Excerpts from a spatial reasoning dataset

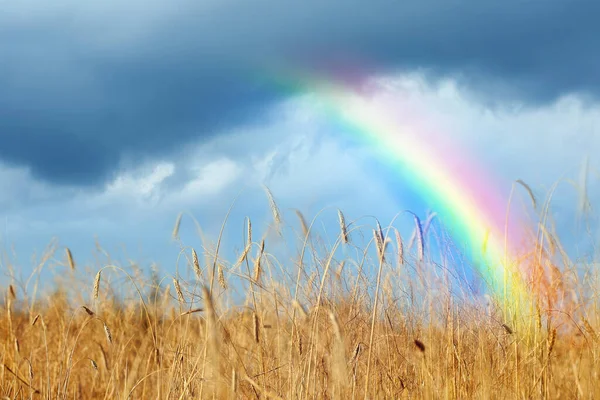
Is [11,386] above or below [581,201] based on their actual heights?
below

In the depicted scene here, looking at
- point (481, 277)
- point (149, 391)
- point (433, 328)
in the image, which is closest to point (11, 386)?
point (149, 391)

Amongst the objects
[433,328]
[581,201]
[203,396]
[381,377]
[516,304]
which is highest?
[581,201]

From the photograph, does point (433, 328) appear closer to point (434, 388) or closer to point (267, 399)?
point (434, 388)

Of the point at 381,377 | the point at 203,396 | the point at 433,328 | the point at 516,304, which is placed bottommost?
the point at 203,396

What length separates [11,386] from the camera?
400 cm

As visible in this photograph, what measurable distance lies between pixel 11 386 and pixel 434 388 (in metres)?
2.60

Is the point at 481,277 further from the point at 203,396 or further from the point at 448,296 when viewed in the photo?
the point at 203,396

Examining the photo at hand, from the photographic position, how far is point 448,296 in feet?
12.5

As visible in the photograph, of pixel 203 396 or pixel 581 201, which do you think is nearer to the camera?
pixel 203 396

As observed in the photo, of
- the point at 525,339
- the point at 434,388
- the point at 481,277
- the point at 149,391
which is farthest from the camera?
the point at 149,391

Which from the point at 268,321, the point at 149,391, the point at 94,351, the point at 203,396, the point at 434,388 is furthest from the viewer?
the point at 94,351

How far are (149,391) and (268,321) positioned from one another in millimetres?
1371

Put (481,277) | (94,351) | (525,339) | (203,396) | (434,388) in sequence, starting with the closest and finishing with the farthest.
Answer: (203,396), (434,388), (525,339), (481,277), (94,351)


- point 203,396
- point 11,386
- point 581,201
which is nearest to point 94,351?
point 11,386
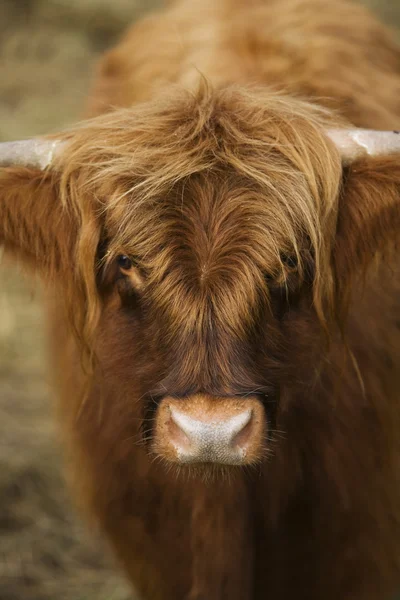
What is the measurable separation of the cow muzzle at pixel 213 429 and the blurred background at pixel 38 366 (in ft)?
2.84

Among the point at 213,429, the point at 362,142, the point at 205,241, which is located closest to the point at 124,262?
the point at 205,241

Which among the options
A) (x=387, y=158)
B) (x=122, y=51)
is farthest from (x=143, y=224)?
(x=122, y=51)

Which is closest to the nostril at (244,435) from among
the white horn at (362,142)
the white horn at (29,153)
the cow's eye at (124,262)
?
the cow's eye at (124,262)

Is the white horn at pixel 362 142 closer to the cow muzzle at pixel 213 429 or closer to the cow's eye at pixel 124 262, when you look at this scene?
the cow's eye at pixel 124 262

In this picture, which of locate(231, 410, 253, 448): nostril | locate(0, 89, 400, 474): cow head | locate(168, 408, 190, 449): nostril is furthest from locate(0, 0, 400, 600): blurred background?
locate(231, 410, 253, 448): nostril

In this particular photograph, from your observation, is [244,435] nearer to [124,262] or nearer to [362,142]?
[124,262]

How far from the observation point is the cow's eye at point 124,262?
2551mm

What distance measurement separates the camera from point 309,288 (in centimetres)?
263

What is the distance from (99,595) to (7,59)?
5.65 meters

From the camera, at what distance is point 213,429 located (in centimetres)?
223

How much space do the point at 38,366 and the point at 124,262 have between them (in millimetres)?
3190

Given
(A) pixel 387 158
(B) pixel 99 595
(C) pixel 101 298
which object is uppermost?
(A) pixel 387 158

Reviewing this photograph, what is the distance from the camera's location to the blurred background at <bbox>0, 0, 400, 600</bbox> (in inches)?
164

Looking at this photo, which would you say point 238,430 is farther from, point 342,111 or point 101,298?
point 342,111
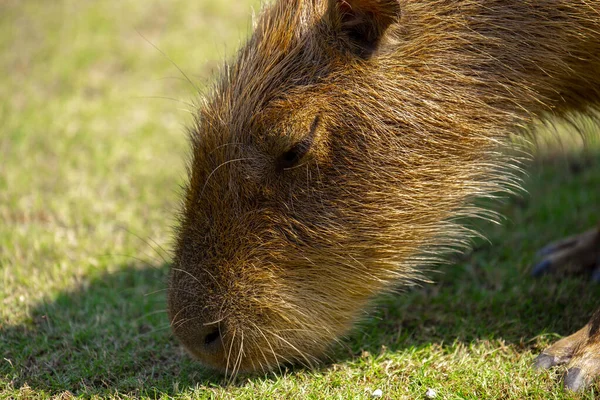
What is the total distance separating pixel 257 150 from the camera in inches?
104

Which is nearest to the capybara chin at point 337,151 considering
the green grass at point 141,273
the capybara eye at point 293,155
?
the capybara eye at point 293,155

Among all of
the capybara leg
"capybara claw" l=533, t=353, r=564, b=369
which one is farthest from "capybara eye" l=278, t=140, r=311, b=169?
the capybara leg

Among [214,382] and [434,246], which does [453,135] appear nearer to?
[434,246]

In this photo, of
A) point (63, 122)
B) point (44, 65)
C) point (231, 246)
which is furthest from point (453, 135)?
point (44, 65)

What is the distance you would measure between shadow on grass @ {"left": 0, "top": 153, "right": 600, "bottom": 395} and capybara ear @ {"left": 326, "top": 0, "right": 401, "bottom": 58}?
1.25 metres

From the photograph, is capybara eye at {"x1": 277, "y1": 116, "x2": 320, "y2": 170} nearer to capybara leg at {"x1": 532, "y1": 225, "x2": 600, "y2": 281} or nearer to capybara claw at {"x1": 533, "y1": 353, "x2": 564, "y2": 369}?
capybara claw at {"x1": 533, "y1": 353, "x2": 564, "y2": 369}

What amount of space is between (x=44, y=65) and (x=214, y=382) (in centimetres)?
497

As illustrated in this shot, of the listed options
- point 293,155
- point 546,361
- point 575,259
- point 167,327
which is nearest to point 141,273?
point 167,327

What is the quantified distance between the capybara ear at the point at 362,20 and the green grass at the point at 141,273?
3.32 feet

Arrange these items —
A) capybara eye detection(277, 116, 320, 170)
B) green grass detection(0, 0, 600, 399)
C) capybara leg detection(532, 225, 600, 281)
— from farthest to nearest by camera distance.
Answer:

> Prompt: Reproduce every one of the entries above verbatim, leaving out the pictures.

> Response to this task:
Is [11,386] above or below [581,201] based on their actual heights?
below

In the depicted scene here, looking at
- point (481, 277)
- point (149, 391)
- point (433, 328)
in the image, which is closest to point (11, 386)?
point (149, 391)

Amongst the objects
[433,328]
[581,201]
[203,396]
[381,377]
[516,304]
which is highest?
[581,201]

From the photograph, does point (433, 328) appear closer to point (434, 388) or closer to point (267, 399)?
point (434, 388)

Of the point at 381,377 | the point at 203,396 | the point at 433,328 | the point at 516,304, which is placed bottommost?
the point at 203,396

What length separates [11,386] from the camera?
400 cm

As visible in this photograph, what measurable distance lies between pixel 11 386 and pixel 434 388 (in metres)?
2.60

Is the point at 481,277 further from the point at 203,396 or further from the point at 448,296 when viewed in the photo?
the point at 203,396

Examining the photo at hand, from the photographic position, how far is point 448,296 in feet?
12.5

As visible in the photograph, of pixel 203 396 or pixel 581 201, which do you think is nearer to the camera?
pixel 203 396

As observed in the photo, of
- the point at 525,339
- the point at 434,388
- the point at 481,277
- the point at 149,391
which is farthest from the camera?
the point at 149,391

Which from the point at 268,321, the point at 149,391, the point at 94,351, the point at 203,396, the point at 434,388 is furthest from the viewer?
the point at 94,351

How far are (149,391) and (268,321) positioned from one another in millimetres?
1371

Put (481,277) | (94,351) | (525,339) | (203,396) | (434,388) in sequence, starting with the closest and finishing with the farthest.
Answer: (203,396), (434,388), (525,339), (481,277), (94,351)


- point 203,396
- point 11,386
- point 581,201
which is nearest to point 94,351?
point 11,386
What is the measurable separation of the cow muzzle at pixel 213 429 and the blurred background at pixel 38 366 (in ft)?
2.84

Among the point at 213,429, the point at 362,142, the point at 205,241, which is located closest to the point at 124,262?
the point at 205,241

Which among the options
A) (x=387, y=158)
B) (x=122, y=51)
is farthest from (x=143, y=224)?
(x=122, y=51)

Which is closest to the nostril at (244,435) from among
the white horn at (362,142)
the white horn at (29,153)
the cow's eye at (124,262)
?
the cow's eye at (124,262)

Is the white horn at pixel 362 142 closer to the cow muzzle at pixel 213 429 or closer to the cow's eye at pixel 124 262, when you look at this scene?
the cow's eye at pixel 124 262

In this picture, which of locate(231, 410, 253, 448): nostril | locate(0, 89, 400, 474): cow head | locate(168, 408, 190, 449): nostril is furthest from locate(0, 0, 400, 600): blurred background?
locate(231, 410, 253, 448): nostril

In this particular photograph, from your observation, is [244,435] nearer to [124,262] or nearer to [362,142]?
[124,262]

How far from the observation point is the cow's eye at point 124,262?
2551mm

What distance measurement separates the camera from point 309,288 (in centimetres)?
263

What is the distance from (99,595) to (7,59)?
5.65 meters

From the camera, at what distance is point 213,429 located (in centimetres)?
223

How much space do the point at 38,366 and the point at 124,262 have between them (in millimetres)?
3190

Given
(A) pixel 387 158
(B) pixel 99 595
(C) pixel 101 298
which object is uppermost?
(A) pixel 387 158

Reviewing this photograph, what is the distance from the camera's location to the blurred background at <bbox>0, 0, 400, 600</bbox> (in inches)?
164

Looking at this photo, which would you say point 238,430 is farther from, point 342,111 or point 101,298?
point 342,111
What is the total distance separating pixel 257 150 from the camera in inches?
104

Which is nearest to the capybara chin at point 337,151 considering
the green grass at point 141,273
the capybara eye at point 293,155
?
the capybara eye at point 293,155

Among all of
the capybara leg
"capybara claw" l=533, t=353, r=564, b=369
which one is farthest from "capybara eye" l=278, t=140, r=311, b=169?
the capybara leg

Among [214,382] and [434,246], which does [453,135] appear nearer to?
[434,246]

In this photo, of
A) point (63, 122)
B) point (44, 65)
C) point (231, 246)
which is furthest from point (453, 135)?
point (44, 65)

What is the distance you would measure between shadow on grass @ {"left": 0, "top": 153, "right": 600, "bottom": 395} and capybara ear @ {"left": 326, "top": 0, "right": 401, "bottom": 58}?
1.25 metres

From the photograph, is capybara eye at {"x1": 277, "y1": 116, "x2": 320, "y2": 170} nearer to capybara leg at {"x1": 532, "y1": 225, "x2": 600, "y2": 281} or nearer to capybara claw at {"x1": 533, "y1": 353, "x2": 564, "y2": 369}?
capybara claw at {"x1": 533, "y1": 353, "x2": 564, "y2": 369}

What amount of space is between (x=44, y=65) and (x=214, y=382) (in centimetres)?
497

As illustrated in this shot, of the listed options
- point 293,155
- point 546,361
- point 575,259
- point 167,327
which is nearest to point 141,273?
point 167,327

What is the quantified distance between the capybara ear at the point at 362,20 and the green grass at the point at 141,273?
3.32 feet

Arrange these items —
A) capybara eye detection(277, 116, 320, 170)
B) green grass detection(0, 0, 600, 399)
C) capybara leg detection(532, 225, 600, 281)
— from farthest to nearest by camera distance.
Answer:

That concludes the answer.